The Ring and The Book - Conception and Analysis

Conception and Analysis

The poem is based on a real-life case. Under Roman law at the time, trials were not held in open court but rather by correspondence, whereupon each witness was required to submit a written statement for future adjudication. Browsing in a flea market in Florence in 1860, Browning came across a large volume of these written statements relating to the 1698 Franceschini case, and bought it on the spot. This volume - later known as the Yellow Book, after the colour of its aged covers - struck Browning as an excellent basis for a poem, but he was unable to get any further than the basic idea and often offered it as a subject to other writers, notably Alfred Tennyson, upon which to base a poem or novel. Luckily for posterity, there were no takers, and following his wife's death and his return to England, Browning revived his old plan for a long poem based on the Roman murder case almost eight years after the idea had first struck him.

The first book features a narrator, possibly Browning himself, who relates the story of how he came across the Yellow Book in the market and then giving a broad outline of the plot. The next two books give the views and gossip of the Roman public, apparently divided over which side to support in the famous case, who give differing accounts of the circumstances surrounding the case and the events which took place. Book 4 is spoken by a lawyer, Tertium Quid, who has no connection to the case but gives what he claims is a balanced, unbiased view of proceedings. Book 5 sees the start of the testimony from the trial, allowing the accused murderer Franceschini to give his side of the story, Book 6 is the young priest who was accused of being Pompilia's lover, and who asserts no adultery took place, that he simply tried to help Pompilia escape her abusive husband; Book 7 is the account of the dying Pompilia, mortally wounded but not killed in the attack. The next two books are dry, academic depositions by the two opposing trial lawyers, and are filled with pedantic legal bickering and infinite discussion of tiny, irrelevant points; these are darkly humorous attacks by Browning on the quibbling, unproductive legal system, and have practically no bearing whatsoever on events.
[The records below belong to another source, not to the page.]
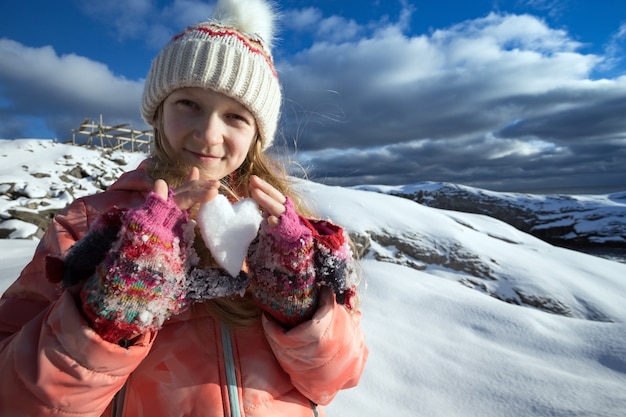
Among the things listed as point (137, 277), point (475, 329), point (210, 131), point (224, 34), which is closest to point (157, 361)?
point (137, 277)

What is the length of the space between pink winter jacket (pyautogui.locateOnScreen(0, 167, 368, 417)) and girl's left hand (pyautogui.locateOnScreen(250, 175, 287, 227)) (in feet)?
0.85

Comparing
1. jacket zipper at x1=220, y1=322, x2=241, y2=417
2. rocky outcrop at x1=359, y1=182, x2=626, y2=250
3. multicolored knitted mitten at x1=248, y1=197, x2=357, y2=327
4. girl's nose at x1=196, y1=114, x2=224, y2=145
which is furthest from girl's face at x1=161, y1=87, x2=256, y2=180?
rocky outcrop at x1=359, y1=182, x2=626, y2=250

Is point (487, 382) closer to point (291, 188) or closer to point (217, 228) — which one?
point (291, 188)

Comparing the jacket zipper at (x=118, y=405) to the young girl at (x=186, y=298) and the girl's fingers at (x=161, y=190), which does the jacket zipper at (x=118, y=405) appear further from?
the girl's fingers at (x=161, y=190)

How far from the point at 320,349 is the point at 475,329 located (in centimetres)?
211

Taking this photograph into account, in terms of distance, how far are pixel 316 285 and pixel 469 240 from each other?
15.6ft

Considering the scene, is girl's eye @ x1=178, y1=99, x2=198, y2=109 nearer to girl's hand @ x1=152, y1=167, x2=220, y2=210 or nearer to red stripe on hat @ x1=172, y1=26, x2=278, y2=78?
red stripe on hat @ x1=172, y1=26, x2=278, y2=78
Book 10 is perhaps the best-known of the monologues in the poem, as Pope Innocent considers Franceschini's appeal against a wider backdrop of moral issues, and a deep reflection on the nature of good and evil, before rejecting the condemned man's plea. Book 11, which features Franceschini in his cell on "death row" the night before his execution, is similarly well-regarded, with the narrator veering from near-psychotic spleen to begging for his life. Book 12 returns to Browning's own voice, wrapping up the aftermath of the trial and ending the poem.